Gaza's Ministry of Health said earlier this week that three major hospitals in northern Gaza are out of service due to the fighting, while the director of Kamal Adwan Hospital, Abu Safia, was detained by Israeli forces.
“Unfortunately, until now, no one has been able to provide help because of the problems that are happening outside the hospital and the failure to cooperate with the parties involved,” said Taboura.
“We were unable to provide treatment at the hospital,” he added. “Things in the hospital are very difficult.”
In the south, Nasser Hospital in Khan Younis announced it would close at 5pm (15:00 GMT) on Wednesday due to a lack of fuel, while Al-Aqsa Hospital in central Deir el-Balah said it was running out of medicine. and things.
On Wednesday, the International Federation of Red Cross and Red Crescent Societies (IFRC) was among aid groups around the world calling for access to Gaza. Aid groups have repeatedly accused Israel of blocking aid.
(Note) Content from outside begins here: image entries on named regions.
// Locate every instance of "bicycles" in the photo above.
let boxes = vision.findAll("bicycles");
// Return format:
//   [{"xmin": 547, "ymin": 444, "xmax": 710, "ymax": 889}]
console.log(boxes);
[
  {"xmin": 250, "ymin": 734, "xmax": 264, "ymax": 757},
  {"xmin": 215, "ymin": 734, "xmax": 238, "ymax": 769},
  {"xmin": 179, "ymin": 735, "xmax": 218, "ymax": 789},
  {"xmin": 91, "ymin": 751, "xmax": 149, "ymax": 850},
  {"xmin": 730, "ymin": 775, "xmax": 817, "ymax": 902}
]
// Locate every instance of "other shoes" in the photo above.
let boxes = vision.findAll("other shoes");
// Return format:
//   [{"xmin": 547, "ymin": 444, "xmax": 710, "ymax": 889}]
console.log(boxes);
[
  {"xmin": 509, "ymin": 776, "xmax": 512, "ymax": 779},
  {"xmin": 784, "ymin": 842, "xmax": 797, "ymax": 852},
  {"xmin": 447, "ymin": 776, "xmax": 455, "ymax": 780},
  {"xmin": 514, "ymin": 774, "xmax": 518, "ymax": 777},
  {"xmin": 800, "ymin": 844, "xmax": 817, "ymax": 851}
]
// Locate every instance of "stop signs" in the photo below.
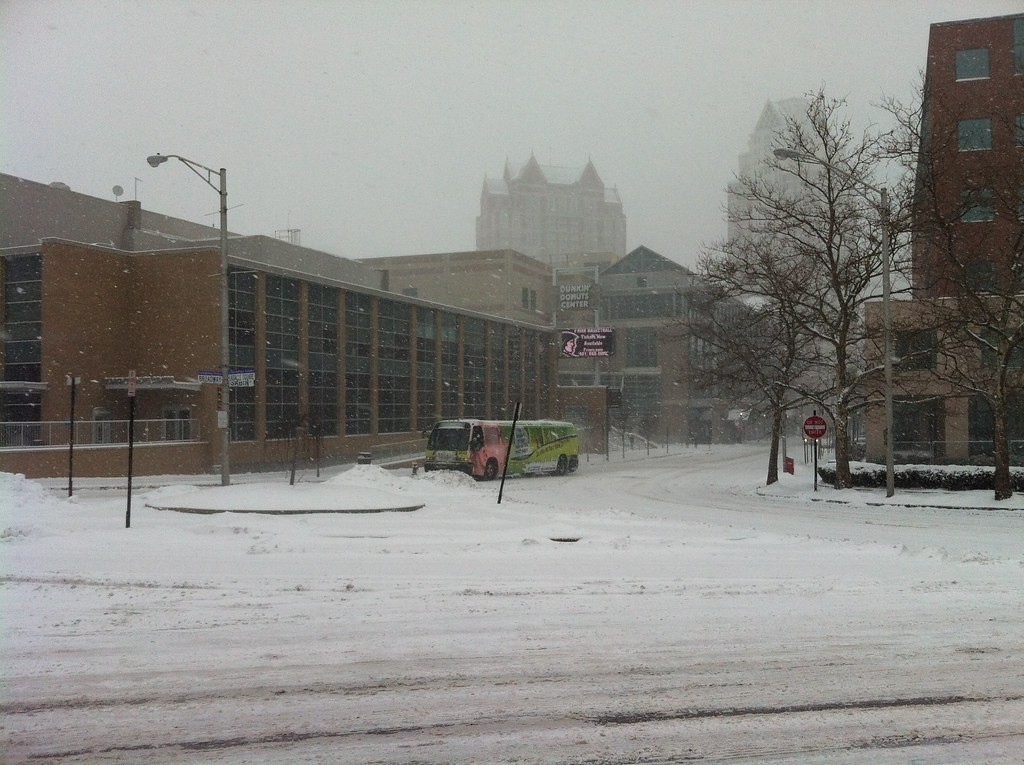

The IFRC said the winter was “exacerbating the unpredictable conditions” in Gaza, with many families left “struggling to survive in makeshift camps, without even basic necessities, such as blankets”.
While the United Nations Children's Fund (UNICEF), reported that at least 74 children were killed in Gaza in the first week of 2025, “suffering from torture, deprivation, and the worsening of the flu”.
The number included eight babies and infants who died of hypothermia in recent days.
More than a million children are among those who have fled Gaza, many of whom live in sheltered tents, the agency said.
'Serious crimes'
As the war escalates in Gaza, Israeli attacks have continued in the occupied West Bank.
On Wednesday, the Commission of Detainees and Ex-Detainees Affairs and the Palestinian Prisoner's Society (PPS) said 45 Palestinians have been arrested since Tuesday night across the districts of Hebron, Nablus, Tubas, Tulkarem, Ramallah, and Jerusalem.
In Bethlehem, several teachers and students were injured after inhaling tear gas fired by Israeli soldiers at the Kisan school east of Bethlehem, the Palestinian Wafa news agency reported.
Tear gas is said to have responded to some students throwing stones at Israeli military vehicles.
Meanwhile, three Palestinians, including two children, were killed by Israeli airstrikes in the town of Tammun on Wednesday in Tubas district.
The children killed were identified as nine-year-old Rida Bisharat and 10-year-old Hamza Bisharat by the Palestinian Ministry of Foreign Affairs. It also said that the strike was a “heinous crime”.
The ministry also said that “Israel's use of aggression in the West Bank” was a “violation of international law and the Geneva Conventions”.
Negotiations on the cessation of hostilities continue
As the war continued, negotiators from Qatar, Egypt, and the United States were moving forward with efforts to end the agreement between Israel and Hamas, which has seen the end of the war and the exchange of Israeli prisoners held in Gaza for Palestinian prisoners who were in 'Israeli prisons.
Speaking in Paris, France on Wednesday, US Secretary of State Antony Blinken insisted that the agreement was “very close”.
However, previous attempts to investigate have repeatedly failed, with Hamas and Israel accusing each other of changing the wording.
Washington has also been criticized for not putting more pressure on its “ironclad” ally Israel, to which it provides billions of dollars in military aid.
Meanwhile, US President Donald Trump's Middle East appointee, Steve Witkoff, on Tuesday said he will travel to Doha, Qatar to participate in the talks. He said he hoped a deal could be reached before Trump takes office on January 20.
For his part, speaking at a press conference on Tuesday, Mr. Trump he told reporters that “all hell will break loose” if an agreement is not reached by the time he takes office. He declined to elaborate on what it meant, or whether it would mean an increase in US involvement in the war.
Later on Wednesday, Israeli Defense Minister Israel Katz said the bodies of the two hostages, Youssef and Hamza Ziyadne, had been found in Gaza.